Teks Halaman:

□ □ □

SORE : Los Skut Leboys EP Release Party
Ketika rencana pulang ke rumah gagal berganti menjadi suatu berkah,
yaitu bisa ada di sebuah konser yang dikemas dalam rangka pemanasan untuk album
penuh ke-3 mereka, Los Skut Leboys, yang dicanangkan akan beredar sekitar akhir
Januari. Sebuah EP beserta majalah Rolling Stone edisi November 2014 disiapkan
sebagai tiket bagi mereka yang hendak datang di konser ini, EP berbentuk kaset
ini dicetak terbatas hanya untuk 500 pemegang tiket pertama.

□ □ □

[Baris dari set data segmentasi]

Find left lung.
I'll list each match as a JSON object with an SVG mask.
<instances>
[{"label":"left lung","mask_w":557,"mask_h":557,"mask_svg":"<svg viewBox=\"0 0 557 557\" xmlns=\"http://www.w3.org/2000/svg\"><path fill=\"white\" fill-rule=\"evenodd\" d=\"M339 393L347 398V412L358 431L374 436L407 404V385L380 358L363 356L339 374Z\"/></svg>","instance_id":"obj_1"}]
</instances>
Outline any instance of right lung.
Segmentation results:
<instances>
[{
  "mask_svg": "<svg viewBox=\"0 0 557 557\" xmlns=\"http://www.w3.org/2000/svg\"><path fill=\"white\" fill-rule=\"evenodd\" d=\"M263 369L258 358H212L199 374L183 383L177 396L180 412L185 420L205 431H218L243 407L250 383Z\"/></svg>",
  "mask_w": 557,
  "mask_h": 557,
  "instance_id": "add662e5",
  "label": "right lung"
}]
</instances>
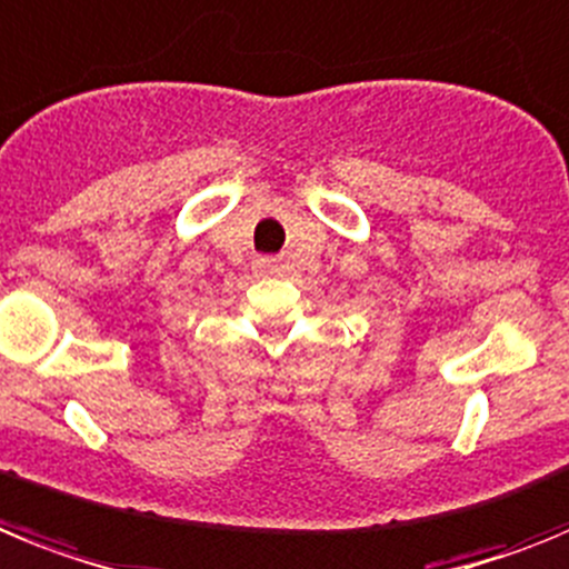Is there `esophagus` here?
<instances>
[{
  "label": "esophagus",
  "mask_w": 569,
  "mask_h": 569,
  "mask_svg": "<svg viewBox=\"0 0 569 569\" xmlns=\"http://www.w3.org/2000/svg\"><path fill=\"white\" fill-rule=\"evenodd\" d=\"M280 271V263L278 260H271V257H257L254 260V274H260V278H271V274H278Z\"/></svg>",
  "instance_id": "esophagus-1"
}]
</instances>
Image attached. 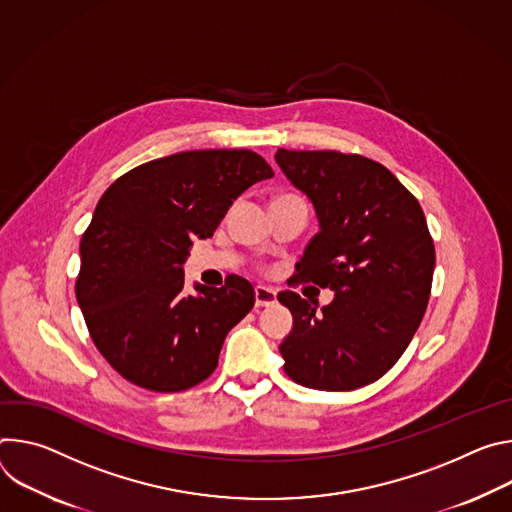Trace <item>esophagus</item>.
Returning <instances> with one entry per match:
<instances>
[{"label":"esophagus","mask_w":512,"mask_h":512,"mask_svg":"<svg viewBox=\"0 0 512 512\" xmlns=\"http://www.w3.org/2000/svg\"><path fill=\"white\" fill-rule=\"evenodd\" d=\"M256 307H272L276 303V293L268 287H256Z\"/></svg>","instance_id":"esophagus-1"}]
</instances>
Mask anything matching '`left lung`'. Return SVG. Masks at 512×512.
<instances>
[{"mask_svg": "<svg viewBox=\"0 0 512 512\" xmlns=\"http://www.w3.org/2000/svg\"><path fill=\"white\" fill-rule=\"evenodd\" d=\"M276 162L319 219L297 282L335 291L321 307L278 293L295 319L280 344L285 372L301 386L354 390L403 356L425 315L435 246L415 195L386 166L360 154L278 148Z\"/></svg>", "mask_w": 512, "mask_h": 512, "instance_id": "1", "label": "left lung"}]
</instances>
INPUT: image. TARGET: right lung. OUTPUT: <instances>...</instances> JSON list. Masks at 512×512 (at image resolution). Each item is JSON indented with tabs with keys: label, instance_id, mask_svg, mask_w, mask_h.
Here are the masks:
<instances>
[{
	"label": "right lung",
	"instance_id": "add662e5",
	"mask_svg": "<svg viewBox=\"0 0 512 512\" xmlns=\"http://www.w3.org/2000/svg\"><path fill=\"white\" fill-rule=\"evenodd\" d=\"M272 175L252 150H191L144 162L101 195L75 293L95 348L128 382L181 392L213 374L256 293L232 274L189 295L183 264L193 240L211 238L234 199Z\"/></svg>",
	"mask_w": 512,
	"mask_h": 512
}]
</instances>
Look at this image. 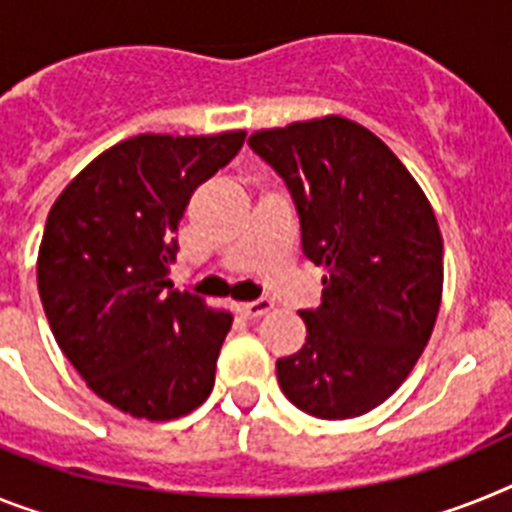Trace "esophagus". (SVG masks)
<instances>
[{
	"label": "esophagus",
	"instance_id": "esophagus-1",
	"mask_svg": "<svg viewBox=\"0 0 512 512\" xmlns=\"http://www.w3.org/2000/svg\"><path fill=\"white\" fill-rule=\"evenodd\" d=\"M236 309H239L244 317H263L273 309V302H270V299H255V302L236 304Z\"/></svg>",
	"mask_w": 512,
	"mask_h": 512
}]
</instances>
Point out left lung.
Listing matches in <instances>:
<instances>
[{"mask_svg": "<svg viewBox=\"0 0 512 512\" xmlns=\"http://www.w3.org/2000/svg\"><path fill=\"white\" fill-rule=\"evenodd\" d=\"M278 171L322 276L302 309L307 343L276 362L283 395L317 419H351L388 401L427 346L442 299V234L409 169L367 127L309 119L249 135Z\"/></svg>", "mask_w": 512, "mask_h": 512, "instance_id": "left-lung-1", "label": "left lung"}]
</instances>
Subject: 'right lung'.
<instances>
[{
  "label": "right lung",
  "instance_id": "add662e5",
  "mask_svg": "<svg viewBox=\"0 0 512 512\" xmlns=\"http://www.w3.org/2000/svg\"><path fill=\"white\" fill-rule=\"evenodd\" d=\"M247 132L137 135L85 166L46 218L38 294L59 349L124 414L169 422L213 390L234 317L176 291L174 231Z\"/></svg>",
  "mask_w": 512,
  "mask_h": 512
}]
</instances>
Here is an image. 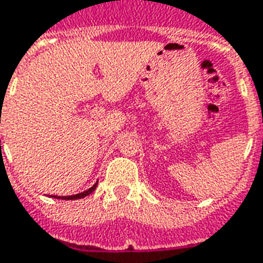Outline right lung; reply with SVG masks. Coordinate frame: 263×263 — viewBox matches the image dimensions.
<instances>
[{
  "instance_id": "obj_1",
  "label": "right lung",
  "mask_w": 263,
  "mask_h": 263,
  "mask_svg": "<svg viewBox=\"0 0 263 263\" xmlns=\"http://www.w3.org/2000/svg\"><path fill=\"white\" fill-rule=\"evenodd\" d=\"M96 185H98V182H96L95 185L89 187L88 190L83 192V193H78V194H74V196H65V197H58V196H51V197H55V198H62V200H77V198H84L85 196H89V194L96 189Z\"/></svg>"
}]
</instances>
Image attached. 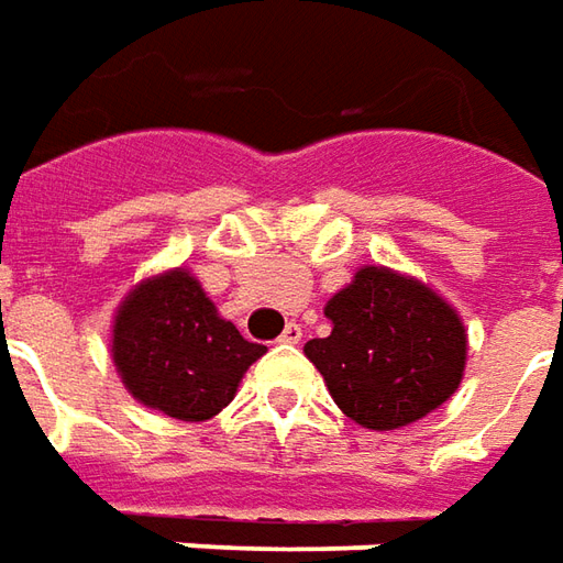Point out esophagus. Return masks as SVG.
I'll return each mask as SVG.
<instances>
[{
    "label": "esophagus",
    "instance_id": "1",
    "mask_svg": "<svg viewBox=\"0 0 563 563\" xmlns=\"http://www.w3.org/2000/svg\"><path fill=\"white\" fill-rule=\"evenodd\" d=\"M300 336H303V328L297 321H290L288 328L282 331V336H278V343H290L294 346V343H300Z\"/></svg>",
    "mask_w": 563,
    "mask_h": 563
}]
</instances>
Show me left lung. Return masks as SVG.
I'll use <instances>...</instances> for the list:
<instances>
[{"mask_svg":"<svg viewBox=\"0 0 563 563\" xmlns=\"http://www.w3.org/2000/svg\"><path fill=\"white\" fill-rule=\"evenodd\" d=\"M324 316L333 331L303 346L336 407L364 429L389 432L451 398L466 371V328L444 297L410 275L364 266Z\"/></svg>","mask_w":563,"mask_h":563,"instance_id":"left-lung-1","label":"left lung"}]
</instances>
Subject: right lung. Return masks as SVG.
Listing matches in <instances>:
<instances>
[{"instance_id":"obj_1","label":"right lung","mask_w":563,"mask_h":563,"mask_svg":"<svg viewBox=\"0 0 563 563\" xmlns=\"http://www.w3.org/2000/svg\"><path fill=\"white\" fill-rule=\"evenodd\" d=\"M266 346L244 340L186 269L141 282L115 309L112 362L141 405L174 420L217 417Z\"/></svg>"}]
</instances>
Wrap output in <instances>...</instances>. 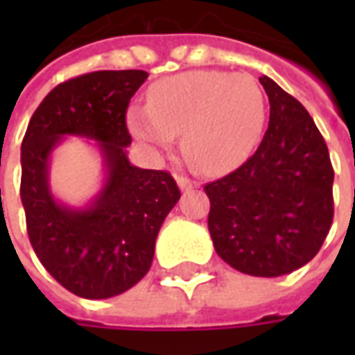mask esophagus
<instances>
[{"label":"esophagus","mask_w":355,"mask_h":355,"mask_svg":"<svg viewBox=\"0 0 355 355\" xmlns=\"http://www.w3.org/2000/svg\"><path fill=\"white\" fill-rule=\"evenodd\" d=\"M177 184L182 192H188V190L198 188V182H193V180H190V178H186V177H177Z\"/></svg>","instance_id":"obj_1"}]
</instances>
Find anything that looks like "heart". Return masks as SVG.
<instances>
[{"label": "heart", "mask_w": 355, "mask_h": 355, "mask_svg": "<svg viewBox=\"0 0 355 355\" xmlns=\"http://www.w3.org/2000/svg\"><path fill=\"white\" fill-rule=\"evenodd\" d=\"M129 129L150 146L167 148L182 132V152L207 175L234 169L251 154L266 121V96L249 73L193 70L148 91V106L129 110Z\"/></svg>", "instance_id": "heart-1"}]
</instances>
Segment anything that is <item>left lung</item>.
I'll use <instances>...</instances> for the list:
<instances>
[{"mask_svg":"<svg viewBox=\"0 0 355 355\" xmlns=\"http://www.w3.org/2000/svg\"><path fill=\"white\" fill-rule=\"evenodd\" d=\"M270 121L241 167L205 186L209 234L218 257L259 277L310 262L333 223V165L325 140L300 102L261 76Z\"/></svg>","mask_w":355,"mask_h":355,"instance_id":"obj_1","label":"left lung"}]
</instances>
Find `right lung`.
Here are the masks:
<instances>
[{
    "mask_svg": "<svg viewBox=\"0 0 355 355\" xmlns=\"http://www.w3.org/2000/svg\"><path fill=\"white\" fill-rule=\"evenodd\" d=\"M146 78L144 70H101L60 83L37 106L20 146L30 243L45 270L81 298L116 297L137 285L180 200L167 171L140 169L127 157L125 114ZM64 136L94 139L103 155L105 184L85 208L64 206L50 192V154Z\"/></svg>",
    "mask_w": 355,
    "mask_h": 355,
    "instance_id": "1",
    "label": "right lung"
}]
</instances>
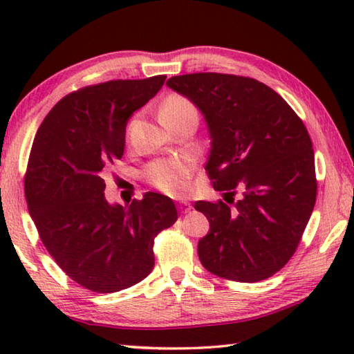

□ □ □

Petunjuk Anda:
Lanjutkan tulisan tentang pesta peluncuran EP Los Skut Leboys dari SORE, dimulai setelah kalimat terakhirnya.

Balasan:
EP ini berisi 4 lagu sebagai pemanasan mereka menuju album
selanjutnya. Ada track 8 sebagai pembuka di EP ini, lagu yang pada hari
tersebut juga dirilis sebagai single ke-2 di iTunes ditulis oleh Billy Saleh, partner Ade Paloh
di band Marsh Kids, sementara lirik lagu tersebut ditulis Ade. Dilanjutkan dengan
lagu yang berjudul Belajar Untuk Riang, sebuah judul yang menarik dari Bemby
sebagai pencipta lagu yang sekaligus didaulat membawakan lagu ini. Di Side B
dibuka dengan Para Plesirs, sebuah lagu yang nantinya bakal jadi anthem baru
buat saya saat travelling, satu-satunya lagu yang diciptakan oleh Echa di album
ini. Single pertama mereka yang dirilis 14 September lalu, menjadi
lagu terakhir di EP ini, yap! There Goes. Selain lagu yang saya sebut terakhir, semua lagu di EP tersebut
belum saya dengarkan karena perangkat walkman saya sedang masa service di
tukang servicenya, sementara siangnya saya gagal mendownload 8 di iTunes
perihal apple id saya yang error.
Selepas Maghrib saya masuk venue yang sore itu agak
dihiasi gerimis kecil. Sempat terlihat Awan, Bemby, Ade dan Executive Produser
mereka, Ronald Suraprdja berseliweran mondar manir. Sembari menunggu mulainya
acara, sempat bercakap dengan orang yang bertemu di Musholla pas Maghrib, juga
dengan salah satu awak media dari majalah Trax.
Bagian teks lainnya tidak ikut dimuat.